Brock Shaw has been a bullrider for years. Life has become a series of motel rooms and fat purses – and long-distance phone calls with his five-year-old son, Blayze, who’s in the care of Brock’s mother. To return home is to confront the tragic death of his wife, for which he blames himself, so instead he buries himself in the rush of roping killer bulls.
Elsewhere, ex-design-firm owner Lincoln Pratt is trying to talk her book editor best friend Kaylee Holden into leaving Georgia for Hamilton, Montana with her – mostly so Lincoln can escape the looming shadow of her overbearing father. Eventually, the promise of fresh horizons and better living does the trick with Kaylee, and when they arrive to move into their new house, they meet with Ty Shaw Jr., Brock’s brother, to whom Kaylee becomes instantly attracted. It turns out that the house being sold belonged to Brock – it was his and his late wife’s family home.
Kaylee and Lincoln soon fall in with the Shaw family, so by the time Brock comes ambling back, pissed off that Lincoln’s getting close to his son, she’s ready to fight for her new home. Love – or at least lust – blossoms between them. But will that be enough?
Never Enough has one of the more annoying hero/heroine duos I’ve encountered in a while, featuring a childish heroine and an irrationally angry, emotionally immature man.

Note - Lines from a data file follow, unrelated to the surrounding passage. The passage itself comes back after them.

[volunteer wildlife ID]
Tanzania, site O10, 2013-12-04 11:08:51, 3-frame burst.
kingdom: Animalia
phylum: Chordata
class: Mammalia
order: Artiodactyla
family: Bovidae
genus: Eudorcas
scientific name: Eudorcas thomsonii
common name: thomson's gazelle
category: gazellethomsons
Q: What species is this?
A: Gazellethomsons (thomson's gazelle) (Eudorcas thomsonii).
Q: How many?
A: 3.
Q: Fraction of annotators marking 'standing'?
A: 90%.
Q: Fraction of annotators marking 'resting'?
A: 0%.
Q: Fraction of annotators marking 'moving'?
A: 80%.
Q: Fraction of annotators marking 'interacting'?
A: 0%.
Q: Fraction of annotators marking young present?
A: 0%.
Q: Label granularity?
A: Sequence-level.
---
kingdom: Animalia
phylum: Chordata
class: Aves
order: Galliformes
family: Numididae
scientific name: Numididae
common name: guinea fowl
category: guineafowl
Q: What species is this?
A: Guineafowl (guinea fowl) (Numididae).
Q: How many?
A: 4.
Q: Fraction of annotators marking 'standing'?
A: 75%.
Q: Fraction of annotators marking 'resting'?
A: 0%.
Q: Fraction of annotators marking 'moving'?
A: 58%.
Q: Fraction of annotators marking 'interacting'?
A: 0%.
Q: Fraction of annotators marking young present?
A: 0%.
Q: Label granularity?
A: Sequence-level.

Kaylee gets so horny, she literally drools when she sees Brock’s brother. Literally. She dribbles on her shirt. I spent the whole book waiting for her jeans to implode under the pressure of the steam heat she was exuding. This is not charming and is in fact the kind of odd behavior that only works in gonzo comedy productions like It’s Always Sunny in Philadelphia. Lincoln is so indiscriminately horny (and being horny, I should add, isn’t a crime, but there should be something special between two romance protagonists that make me feel that the tingling in their pants is at least somewhat special) that I honestly believed that any cowboy in tight jeans who made a pass at her would’ve ended up in Brock’s position, even Brock’s ex-best-friend and nominal rival for her affections.

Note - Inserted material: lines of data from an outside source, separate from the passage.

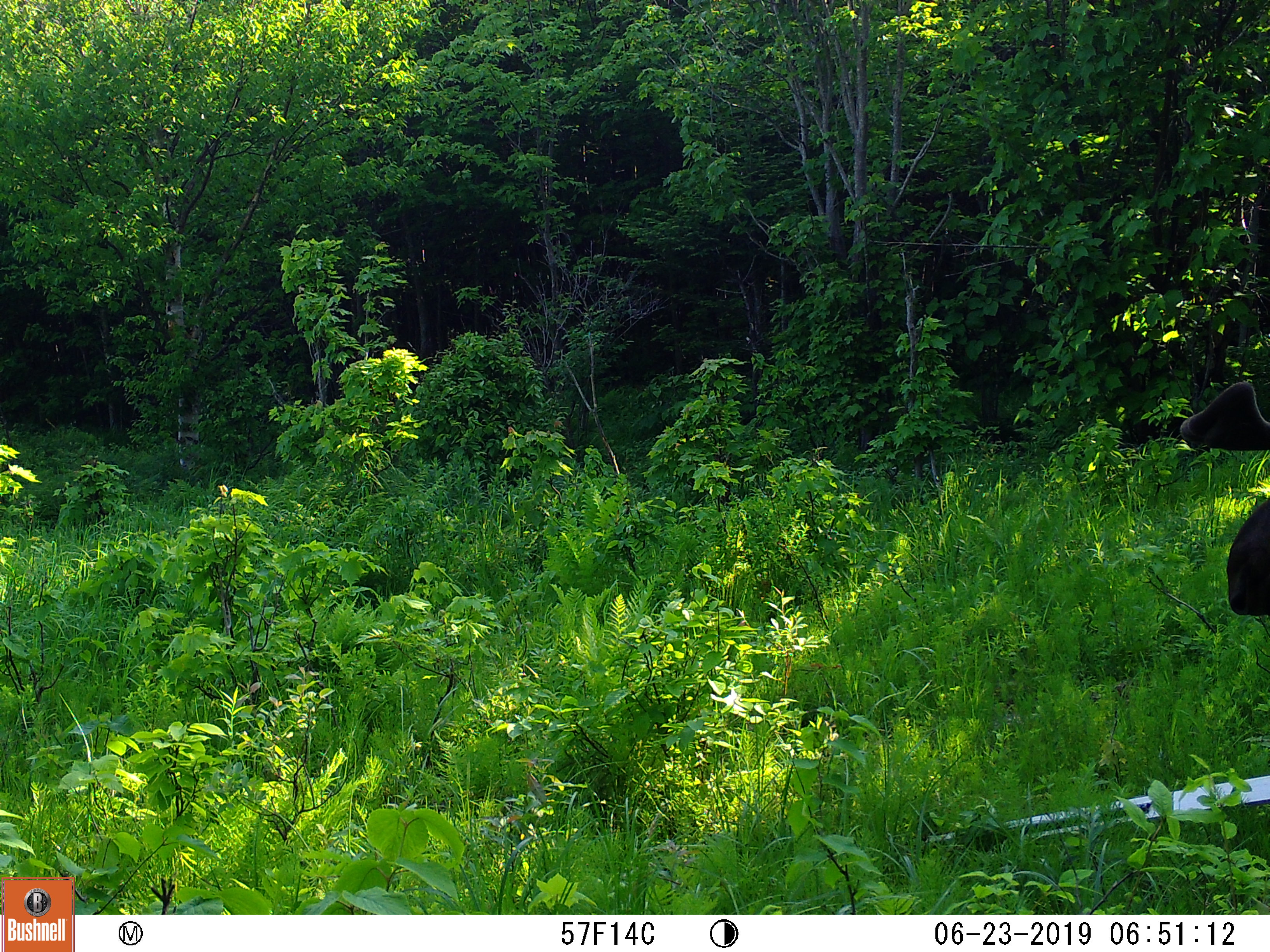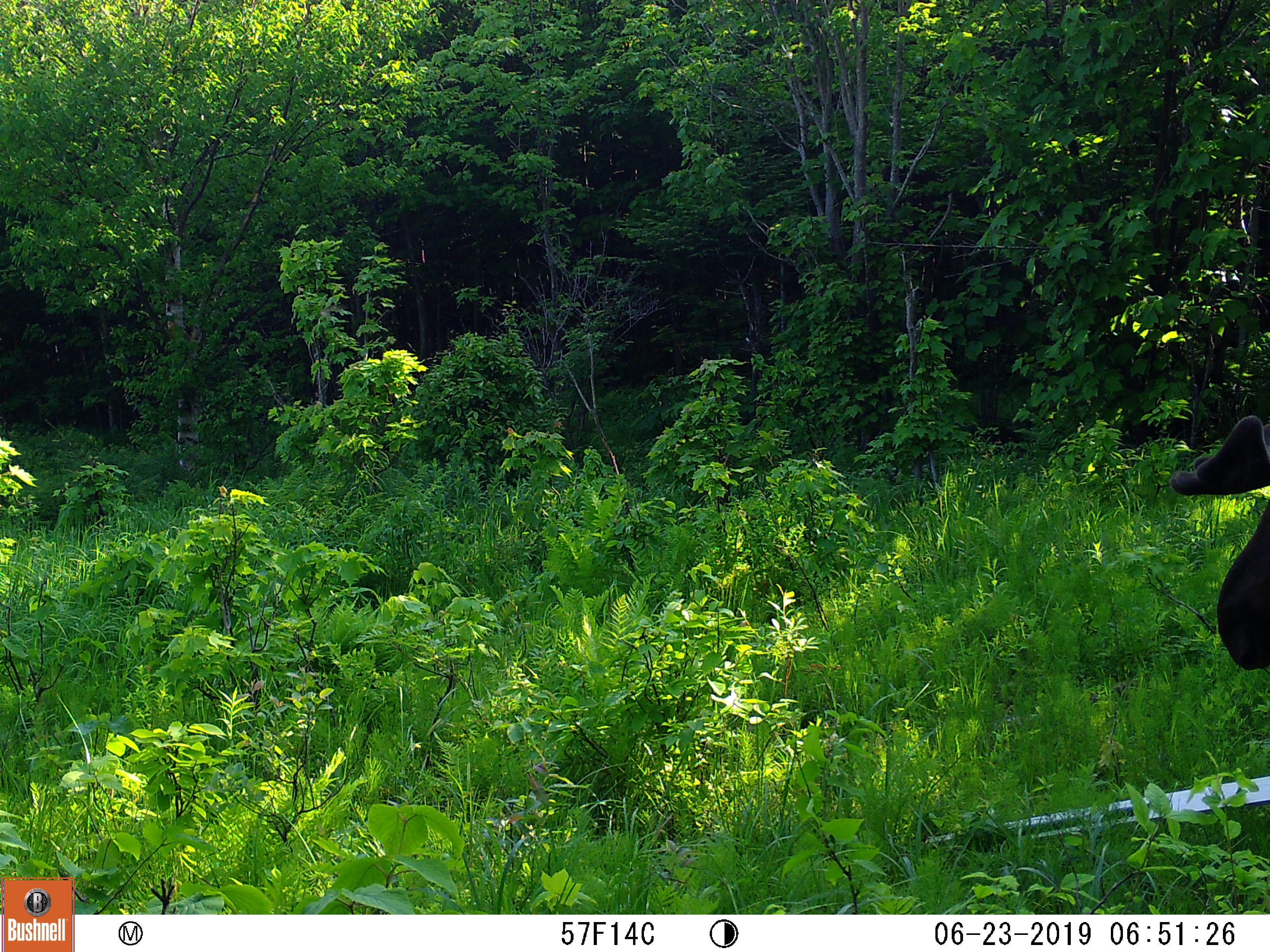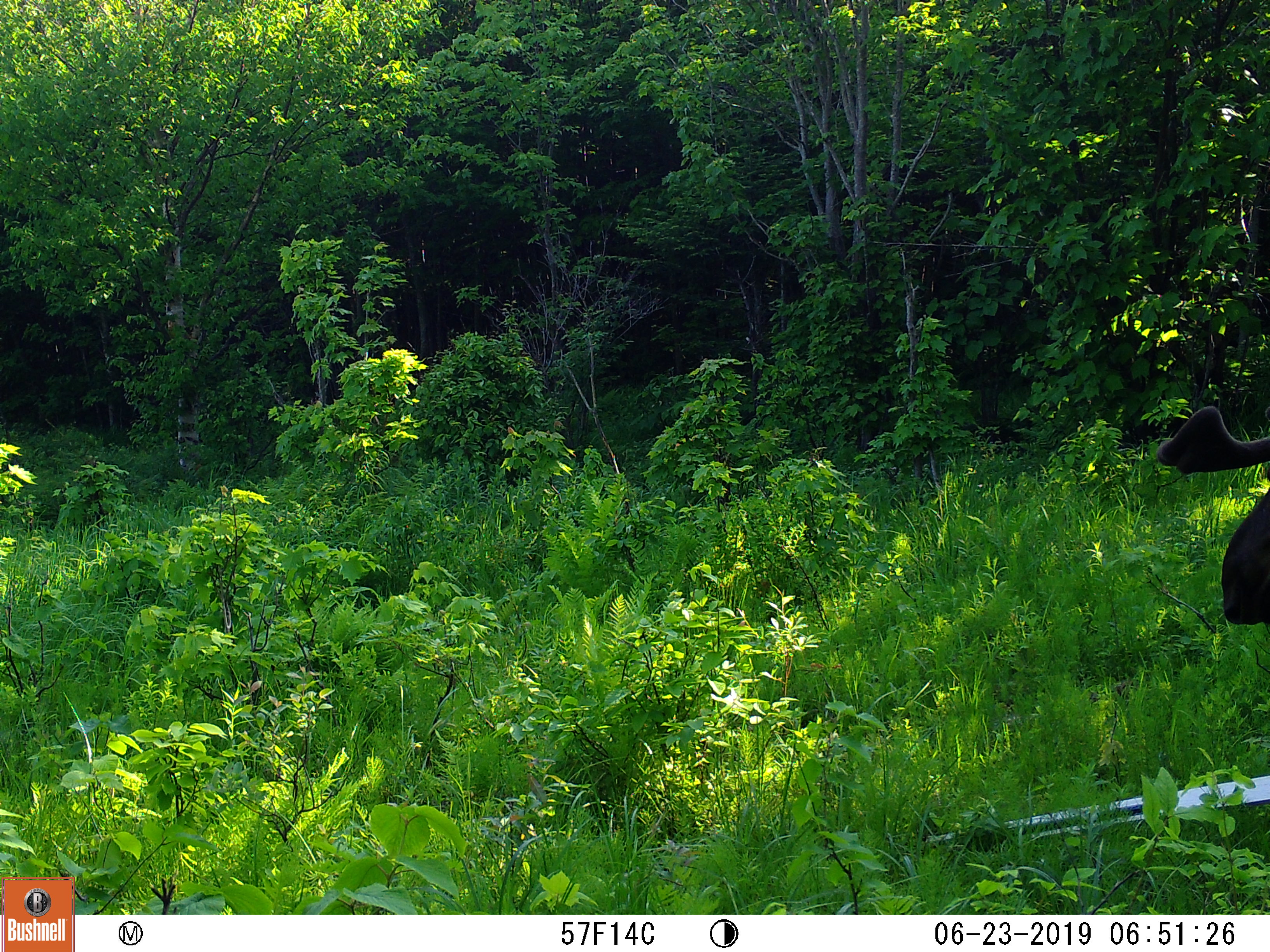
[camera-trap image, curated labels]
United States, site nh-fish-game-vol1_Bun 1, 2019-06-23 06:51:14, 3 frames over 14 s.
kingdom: Animalia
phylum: Chordata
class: Mammalia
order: Artiodactyla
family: Cervidae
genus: Alces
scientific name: Alces alces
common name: moose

Kaylee and Lincoln’s dialogue is so painfully immature that it felt like the author had repurposed most of their behavior from YA novels. If your almost-thirty-year-old heroine describes sex as “putting the p in the v” then I have to wonder what sort of alien universe they escaped from.
For all of Lincoln’s protests that she wants to be her own woman, to break free of Atlanta and her father, she spends very little time thinking about interior design in this story and certainly doesn’t possess the artist’s eye most interior designers have.

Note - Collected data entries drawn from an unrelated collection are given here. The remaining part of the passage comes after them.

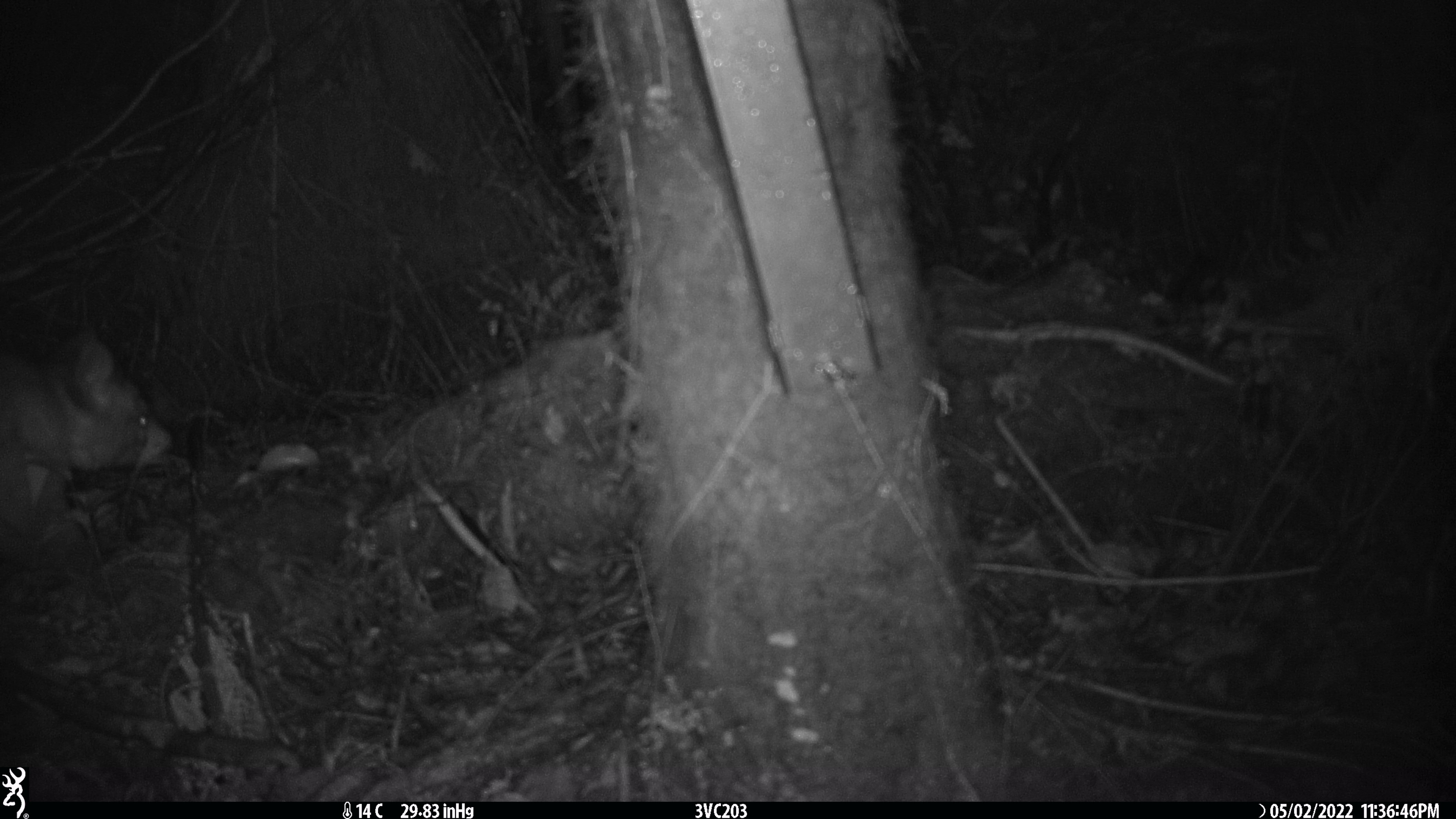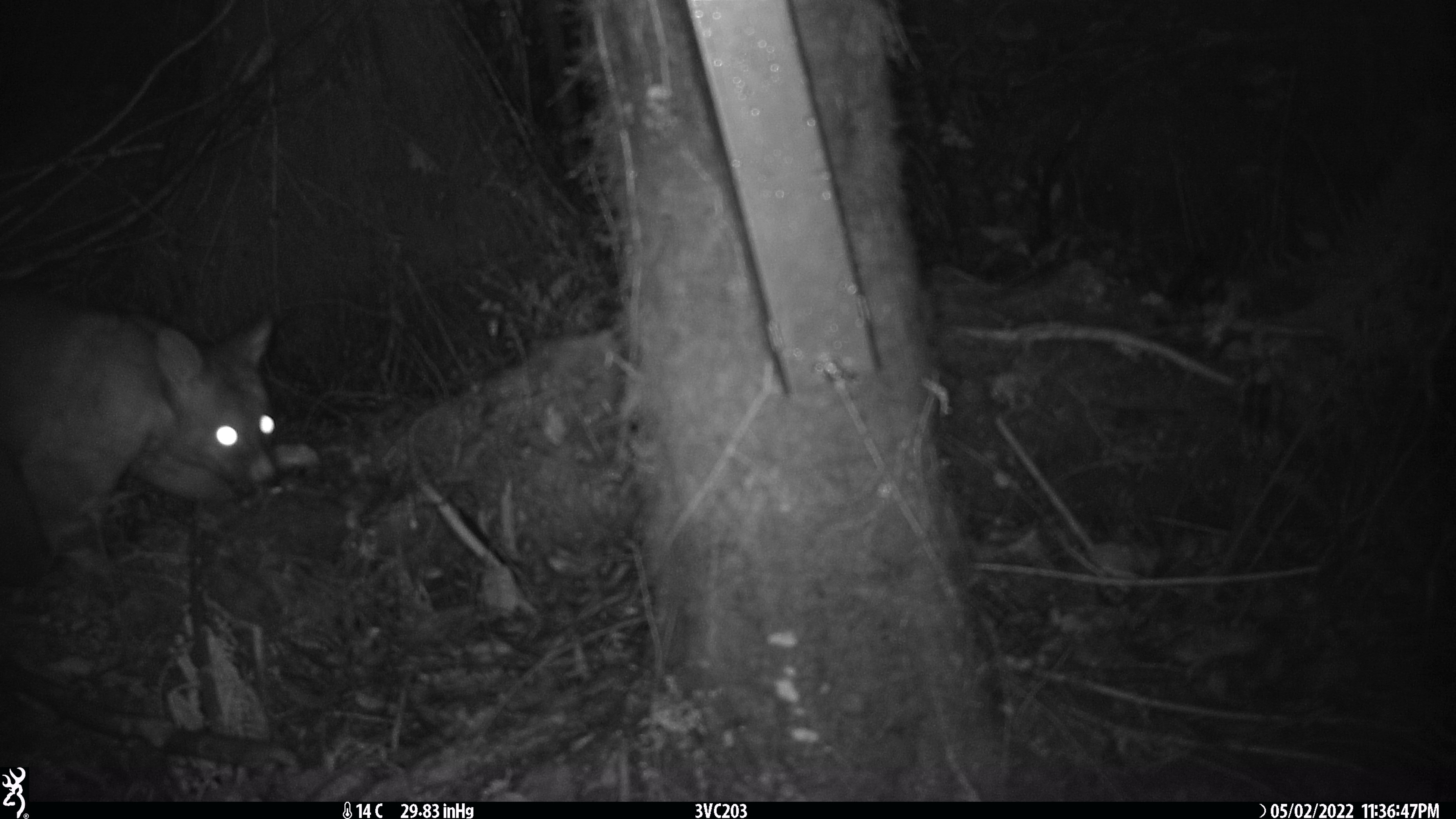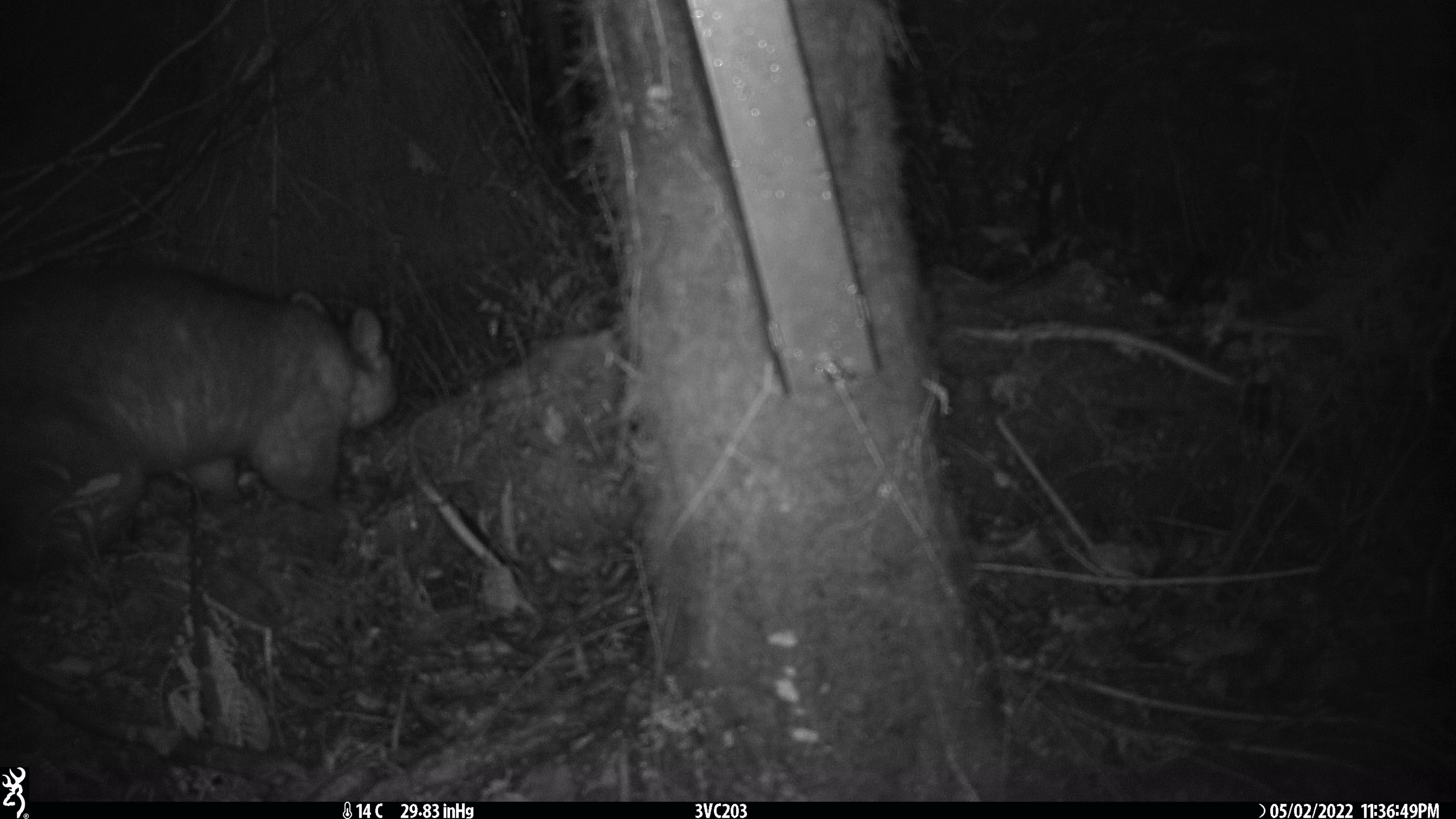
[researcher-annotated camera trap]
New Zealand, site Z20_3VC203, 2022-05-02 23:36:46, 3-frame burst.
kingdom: Animalia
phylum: Chordata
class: Mammalia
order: Diprotodontia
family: Phalangeridae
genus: Trichosurus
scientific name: Trichosurus vulpecula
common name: common brushtail possum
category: possum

Meanwhile, Brock’s been beating himself up over his wife’s death (which naturally involves getting drunk a lot and banging buckle bunnies on the road while alternately wanting to drag his kid around with him and wanting to leave him alone with his mom for weeks). When the reason behind this is revealed, one is forced to slap one’s face and wonder why he’s perpetuating the very pattern of selfishness that he thinks killed his wife. But in the end, it’s another one of those “I-loved-her-but-she-might-have-loved-another-guy-more-we-stupidly-rushed-things-and-even-though-I-rushed-it-with-you-it-doesn’t-matter-so-she-don’t-compare-to-you-baby-girl” romances.
This is the most instalove instalove I have ever seen, as Brock falls in lust with Lincoln’s picture, then gets super angry because she’s trying to help his son figure out what his dead mom was like. The mere sight of Lincoln makes Brock hard in his jeans even though no woman has ever been good enough for him since his unapproachable wife. Lincoln is also the kind of woman who calls the hero a “cocksucker” flat-out on-page, adding a gross dash of homophobia to the eminently resistible mix that is her, and permanently turning me against her. Of course, Lincoln’s mere presence tempts Brock to domesticity. Of course, the author pulls the ‘we fucked using two types of birth control but the heroine took an antibiotic’ kind of babies ever after ending, the sort that in real life nominally results in an abortion or a lot of angst just so the hero can get over his emotional scars.
The supporting characters aren’t that interesting, though Kaylee is at least funny in fits and starts. Blayze has a foul mouth and has a lisp that is spelled out phonetically on the page. Oh yes, this is as annoying as you think it is.
Never Enough might have been decent had it been a little more careful and a little more uniquely written. But as is, I had more than enough of it by the middle.